Fischer Claudia, Lingsma Hester, Klazinga Niek, Hardwick Richard, Cromwell David, Steyerberg Ewout, Groene Oliver
Erasmus MC, Department of Public Health, Rotterdam, The Netherlands.
Amsterdam Medical Center, Department of Public Health, Amsterdam, The Netherlands.
PLoS One. 2017 Oct 26;12(10):e0183955. doi: 10.1371/journal.pone.0183955. eCollection 2017.
Most studies showing a volume outcome effect in resection surgery for oesophago-gastric cancer were conducted before the centralisation of clinical services. This study evaluated the relation between hospital- and surgeon volume and different risk-adjusted outcomes after oesophago-gastric (OG) cancer surgery in England between 2011 and 2013.
In data from the National Oesophago-Gastric Cancer Audit from the UK, multivariable random-effects logistic regression models were used to quantify the effect of surgeon and hospital volume on three outcomes: 30-day and 90-day mortality and anastomotic leakage. The models included patient risk factors to adjust for differences in case-mix among hospitals and surgeons. The between-cluster heterogeneity was estimated with the median odds ratio (MOR).
The study included patients treated at 42 hospitals and 329 surgeons. The median (interquartile range) of the annual hospital and surgeon volumes were 110 patients (82 to 137) and 13 patients (8 to 19), respectively. The overall rates for 30-day and 90-day mortality were 2.3% and 4.4% respectively, and the anastomotic leakage was 6.3%. Higher hospital volume was associated with lower 30-day mortality (OR: 0.94; 95% CI: 0.91-0.98) and lower anastomotic leakage rates (OR: 0.96; 95% CI: 0.93-0.98) but not 90-day mortality. Higher surgeon volume was only associated with lower anastomotic leakage rates (OR: 0.81; 95% CI: 0.72-0.92). Hospital volume explained a part of the between-hospital variation in 30-day mortality whereas surgeon volume explained part of the between-hospital variation in anastomotic leakage.

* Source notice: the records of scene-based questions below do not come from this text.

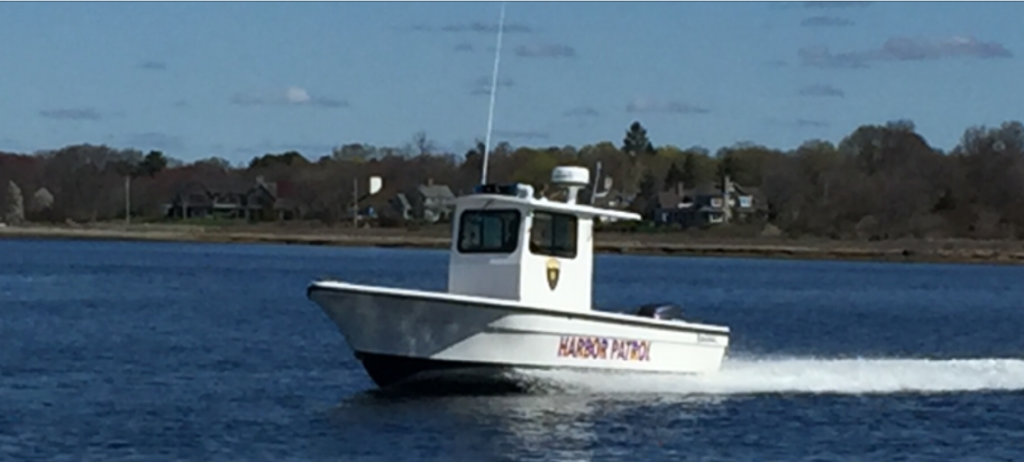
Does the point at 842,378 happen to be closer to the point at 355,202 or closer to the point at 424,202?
the point at 424,202

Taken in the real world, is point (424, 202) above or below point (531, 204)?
below

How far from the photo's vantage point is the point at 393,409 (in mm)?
29250

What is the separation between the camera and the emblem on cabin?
1176 inches

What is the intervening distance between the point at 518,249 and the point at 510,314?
1309mm

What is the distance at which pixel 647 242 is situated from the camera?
496 feet

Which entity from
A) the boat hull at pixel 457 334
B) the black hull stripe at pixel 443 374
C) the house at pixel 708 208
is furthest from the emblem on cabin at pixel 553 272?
the house at pixel 708 208

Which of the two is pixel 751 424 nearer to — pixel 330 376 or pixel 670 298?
pixel 330 376

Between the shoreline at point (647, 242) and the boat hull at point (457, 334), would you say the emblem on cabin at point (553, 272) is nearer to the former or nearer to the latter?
the boat hull at point (457, 334)

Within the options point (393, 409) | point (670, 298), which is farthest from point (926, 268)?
point (393, 409)

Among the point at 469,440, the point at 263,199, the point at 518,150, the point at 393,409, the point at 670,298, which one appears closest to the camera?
the point at 469,440

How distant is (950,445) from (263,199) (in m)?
173

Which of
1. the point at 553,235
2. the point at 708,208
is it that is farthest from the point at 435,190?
the point at 553,235

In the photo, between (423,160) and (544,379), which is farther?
(423,160)

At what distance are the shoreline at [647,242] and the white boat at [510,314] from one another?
106147 mm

In the setting of centralized O-G cancer surgery in England, we could still observe an effect of volume on short-term outcomes. However, the effect is inconsistent, depending on the type of outcome measure under consideration, and much smaller than in previous studies. Efforts to centralise O-G cancer services further should carefully address the effects of both hospital and surgeon volume on the range of outcome measures that are relevant to patients.
大多数显示食管癌和胃癌切除手术存在容量结局效应的研究是在临床服务集中化之前进行的。本研究评估了2011年至2013年期间英格兰食管癌和胃癌(OG)手术中医院容量、外科医生手术量与不同风险调整结局之间的关系。
在英国国家食管癌和胃癌审计的数据中,使用多变量随机效应逻辑回归模型来量化外科医生手术量和医院容量对三种结局的影响:30天和90天死亡率以及吻合口漏。模型纳入了患者风险因素,以调整医院和外科医生之间病例组合的差异。使用中位数优势比(MOR)估计聚类间异质性。
该研究纳入了在42家医院接受治疗的患者以及329名外科医生。每年医院手术量和外科医生手术量的中位数(四分位间距)分别为110例患者(82至137例)和13例患者(8至19例)。30天和90天死亡率的总体发生率分别为2.3%和4.4%,吻合口漏发生率为6.3%。较高的医院手术量与较低的30天死亡率(比值比:0.94;95%置信区间:0.91 - 0.98)和较低的吻合口漏发生率(比值比:0.96;95%置信区间:0.93 - 0.98)相关,但与90天死亡率无关。较高的外科医生手术量仅与较低的吻合口漏发生率相关(比值比:0.81;95%置信区间:0.72 - 0.92)。医院手术量解释了30天死亡率医院间差异的一部分,而外科医生手术量解释了吻合口漏医院间差异的一部分。
在英格兰食管癌和胃癌手术集中化的背景下,我们仍然可以观察到手术量对短期结局的影响。然而,这种影响并不一致,取决于所考虑的结局指标类型,并且比以往研究中的影响要小得多。进一步集中食管癌和胃癌服务的努力应仔细考虑医院手术量和外科医生手术量对与患者相关的一系列结局指标的影响。